Note: I wrote a more detailed post about how to use Google Application credentials as environment variables here: “How to Use Google Application .json Credentials in Environment Variables.”

From your terminal, run the following: replace name-of-creds-file.json with the name of your .json file.

cat name-of-creds-file.json | base64

If you’ve already cloned the repo and followed the Getting started steps in the README, add the base64 string returned after running the above and add it to the GOOGLE_APPLICATION_CREDENTIALS_BASE64 variable in your .env file, but make sure you wrap the string with double quotation makes.

GOOGLE_APPLICATION_CREDENTIALS_BASE64="abc123"

That completes the Google project side of things. The next step is to add your service account email to your Google Analytics property and find your Google Analytics Property ID.

Google Analytics Properties

Whilst your service account now has access to the Google Analytics Data API, it doesn’t yet have access to your Google Analytics account.

Get Google Analytics Property ID

To make queries to the Google Analytics API, you’ll need to know your Property ID. You can find it by heading over to your Google Analytics account. Make sure you’re on the correct property (in the screenshot below, I’ve selected paulie.dev — GA4).

Click the admin cog in the bottom left-hand side of the screen, then click Property details.

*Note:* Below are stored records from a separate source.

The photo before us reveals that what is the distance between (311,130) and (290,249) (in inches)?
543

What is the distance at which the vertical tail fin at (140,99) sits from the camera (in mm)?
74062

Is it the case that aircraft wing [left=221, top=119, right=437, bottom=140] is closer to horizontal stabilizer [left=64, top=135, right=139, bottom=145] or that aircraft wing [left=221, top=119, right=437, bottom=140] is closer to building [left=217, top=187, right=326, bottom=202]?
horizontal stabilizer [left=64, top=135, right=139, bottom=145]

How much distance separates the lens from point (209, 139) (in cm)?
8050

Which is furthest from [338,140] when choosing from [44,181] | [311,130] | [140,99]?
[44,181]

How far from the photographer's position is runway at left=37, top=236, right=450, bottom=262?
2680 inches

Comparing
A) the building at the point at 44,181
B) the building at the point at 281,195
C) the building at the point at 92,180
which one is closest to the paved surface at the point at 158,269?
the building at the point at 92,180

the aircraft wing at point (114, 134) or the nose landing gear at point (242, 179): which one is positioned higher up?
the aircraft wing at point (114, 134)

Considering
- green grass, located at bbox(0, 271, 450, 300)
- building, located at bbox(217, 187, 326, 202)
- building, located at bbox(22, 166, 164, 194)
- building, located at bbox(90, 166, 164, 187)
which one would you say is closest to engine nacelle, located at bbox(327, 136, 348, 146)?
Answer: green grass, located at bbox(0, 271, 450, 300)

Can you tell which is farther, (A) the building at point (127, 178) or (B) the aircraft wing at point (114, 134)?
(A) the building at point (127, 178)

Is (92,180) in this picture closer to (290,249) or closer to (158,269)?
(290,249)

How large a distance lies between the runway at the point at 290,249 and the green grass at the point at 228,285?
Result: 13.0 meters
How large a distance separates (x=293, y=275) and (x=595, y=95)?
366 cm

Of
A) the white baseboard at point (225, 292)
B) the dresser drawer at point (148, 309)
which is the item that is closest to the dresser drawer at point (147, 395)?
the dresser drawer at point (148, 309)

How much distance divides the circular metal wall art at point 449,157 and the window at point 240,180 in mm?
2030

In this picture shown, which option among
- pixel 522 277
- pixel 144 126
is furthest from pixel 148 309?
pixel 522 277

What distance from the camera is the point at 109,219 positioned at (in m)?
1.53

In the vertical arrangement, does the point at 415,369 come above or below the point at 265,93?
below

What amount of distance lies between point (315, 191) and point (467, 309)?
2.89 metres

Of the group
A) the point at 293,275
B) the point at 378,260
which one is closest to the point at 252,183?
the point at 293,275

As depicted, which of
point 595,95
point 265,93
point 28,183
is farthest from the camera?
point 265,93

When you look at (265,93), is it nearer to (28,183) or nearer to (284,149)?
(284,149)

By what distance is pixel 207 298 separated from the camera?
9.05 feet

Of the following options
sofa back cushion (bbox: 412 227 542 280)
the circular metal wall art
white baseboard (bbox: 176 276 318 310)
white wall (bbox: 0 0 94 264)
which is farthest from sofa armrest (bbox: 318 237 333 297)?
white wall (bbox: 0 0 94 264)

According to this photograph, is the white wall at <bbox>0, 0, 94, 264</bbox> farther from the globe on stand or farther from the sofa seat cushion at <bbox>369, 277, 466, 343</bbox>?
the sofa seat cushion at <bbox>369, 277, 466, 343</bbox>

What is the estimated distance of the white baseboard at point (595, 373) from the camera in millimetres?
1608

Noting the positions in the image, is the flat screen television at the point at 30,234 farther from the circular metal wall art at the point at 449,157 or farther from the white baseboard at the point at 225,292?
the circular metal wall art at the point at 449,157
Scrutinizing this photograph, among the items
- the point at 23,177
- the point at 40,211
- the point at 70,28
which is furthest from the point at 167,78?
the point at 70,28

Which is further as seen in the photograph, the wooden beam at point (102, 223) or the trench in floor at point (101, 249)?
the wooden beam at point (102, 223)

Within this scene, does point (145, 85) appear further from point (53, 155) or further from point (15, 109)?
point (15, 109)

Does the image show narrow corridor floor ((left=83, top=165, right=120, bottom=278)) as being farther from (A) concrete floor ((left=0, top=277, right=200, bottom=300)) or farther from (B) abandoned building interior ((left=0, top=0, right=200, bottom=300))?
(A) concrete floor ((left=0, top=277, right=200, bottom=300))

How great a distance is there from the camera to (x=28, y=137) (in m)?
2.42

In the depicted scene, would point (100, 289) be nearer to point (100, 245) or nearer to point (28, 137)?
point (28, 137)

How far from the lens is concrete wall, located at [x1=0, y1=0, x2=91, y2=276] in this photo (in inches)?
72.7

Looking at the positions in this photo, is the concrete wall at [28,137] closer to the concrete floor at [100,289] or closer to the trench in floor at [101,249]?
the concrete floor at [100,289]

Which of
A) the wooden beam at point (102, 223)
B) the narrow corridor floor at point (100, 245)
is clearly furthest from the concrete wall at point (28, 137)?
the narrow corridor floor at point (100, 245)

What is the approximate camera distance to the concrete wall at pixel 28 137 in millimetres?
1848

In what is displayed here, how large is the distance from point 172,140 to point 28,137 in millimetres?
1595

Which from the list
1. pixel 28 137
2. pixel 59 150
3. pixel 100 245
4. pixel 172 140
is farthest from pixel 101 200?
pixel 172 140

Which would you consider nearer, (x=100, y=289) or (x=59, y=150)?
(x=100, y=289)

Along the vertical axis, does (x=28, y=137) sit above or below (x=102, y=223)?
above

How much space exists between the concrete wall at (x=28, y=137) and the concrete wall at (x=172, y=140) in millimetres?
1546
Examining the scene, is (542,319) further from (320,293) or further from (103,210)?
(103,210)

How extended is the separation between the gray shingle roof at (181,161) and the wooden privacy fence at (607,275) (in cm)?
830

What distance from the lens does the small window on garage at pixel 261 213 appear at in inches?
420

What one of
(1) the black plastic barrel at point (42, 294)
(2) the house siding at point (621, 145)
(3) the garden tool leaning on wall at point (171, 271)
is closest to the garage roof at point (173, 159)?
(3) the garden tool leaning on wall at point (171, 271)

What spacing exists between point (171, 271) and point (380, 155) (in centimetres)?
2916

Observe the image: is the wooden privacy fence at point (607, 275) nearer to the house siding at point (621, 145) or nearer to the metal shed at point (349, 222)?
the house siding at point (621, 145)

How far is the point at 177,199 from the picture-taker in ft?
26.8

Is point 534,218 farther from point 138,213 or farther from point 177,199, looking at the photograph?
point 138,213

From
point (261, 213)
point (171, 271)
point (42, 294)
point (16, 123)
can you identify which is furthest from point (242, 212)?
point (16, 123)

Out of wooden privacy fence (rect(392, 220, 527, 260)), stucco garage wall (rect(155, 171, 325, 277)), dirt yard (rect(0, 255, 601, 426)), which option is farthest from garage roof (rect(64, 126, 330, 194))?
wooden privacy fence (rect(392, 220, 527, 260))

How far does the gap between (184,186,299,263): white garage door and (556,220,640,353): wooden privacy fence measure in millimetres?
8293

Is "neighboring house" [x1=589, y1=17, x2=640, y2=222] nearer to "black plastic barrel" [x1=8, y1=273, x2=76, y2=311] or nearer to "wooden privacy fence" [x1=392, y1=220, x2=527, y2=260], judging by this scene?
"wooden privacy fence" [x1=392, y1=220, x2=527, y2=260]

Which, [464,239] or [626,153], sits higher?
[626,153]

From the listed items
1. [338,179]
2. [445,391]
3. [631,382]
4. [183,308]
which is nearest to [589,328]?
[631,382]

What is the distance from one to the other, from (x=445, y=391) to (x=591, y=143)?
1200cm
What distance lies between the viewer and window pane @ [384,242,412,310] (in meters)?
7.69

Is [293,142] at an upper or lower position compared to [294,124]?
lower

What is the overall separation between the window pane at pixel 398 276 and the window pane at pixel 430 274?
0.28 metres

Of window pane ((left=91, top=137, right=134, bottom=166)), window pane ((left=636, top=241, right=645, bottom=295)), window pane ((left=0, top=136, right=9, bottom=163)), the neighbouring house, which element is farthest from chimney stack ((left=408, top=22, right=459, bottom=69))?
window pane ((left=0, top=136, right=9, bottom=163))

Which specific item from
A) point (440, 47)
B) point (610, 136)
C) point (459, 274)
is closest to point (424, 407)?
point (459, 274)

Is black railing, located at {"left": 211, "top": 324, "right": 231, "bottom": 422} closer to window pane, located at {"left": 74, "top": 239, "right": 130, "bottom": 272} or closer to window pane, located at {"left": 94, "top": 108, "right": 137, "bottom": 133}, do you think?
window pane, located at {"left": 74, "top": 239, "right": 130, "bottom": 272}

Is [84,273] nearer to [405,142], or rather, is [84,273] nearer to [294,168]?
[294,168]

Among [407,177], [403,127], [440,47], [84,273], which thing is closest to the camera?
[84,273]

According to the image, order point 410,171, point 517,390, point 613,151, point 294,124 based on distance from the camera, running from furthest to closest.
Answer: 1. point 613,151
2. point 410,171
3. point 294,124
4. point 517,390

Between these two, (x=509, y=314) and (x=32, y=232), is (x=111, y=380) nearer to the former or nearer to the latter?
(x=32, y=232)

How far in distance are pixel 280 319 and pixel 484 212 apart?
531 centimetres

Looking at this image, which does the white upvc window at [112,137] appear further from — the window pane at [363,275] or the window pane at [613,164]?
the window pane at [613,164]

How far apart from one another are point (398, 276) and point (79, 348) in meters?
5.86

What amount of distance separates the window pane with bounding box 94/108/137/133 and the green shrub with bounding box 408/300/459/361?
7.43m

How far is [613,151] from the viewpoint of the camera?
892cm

A screenshot of the Google Analytics account with the highlighted Property details
(Large preview)

On the next screen, you’ll see the PROPERTY ID in the top right corner. If you’ve already cloned the repo and followed the Getting started steps in the README, add the property ID value to the GA4_PROPERTY_ID variable in your .env file.

A screenshot of the Google Analytics account with the highlighted PROPERTY ID
(Large preview)

Add Client Email to Google Analytics

From the Google application credential .json file you downloaded earlier, locate the client_email and copy the email address.

In my example, it looks like this: smashing-weekly-analytics@smashing-weekly-analytics.iam.gserviceaccount.com.

Now navigate to Property access management from the left hide side navigation and click the + in the top right-hand corner, then click Add users.

A screenshot of the Google Analytics account with the highlighted Property access management
(Large preview)

On the next screen, add the client_email to the Email addresses input, uncheck Notify new users by email, and select Viewer under Direct roles and data restrictions, then click Add.

A screenshot of the Google Analytics account on how to add users
(Large preview)

That completes the Google Analytics properties section. Your “application” will use the Google application credentials containing the client_email and will now have access to your Google Analytics account via the Google Analytics Data API.

Slack Channels and Webhook

In the following steps, you’ll create a new Slack channel that will be used to post messages sent from your “application” using a Slack Webhook.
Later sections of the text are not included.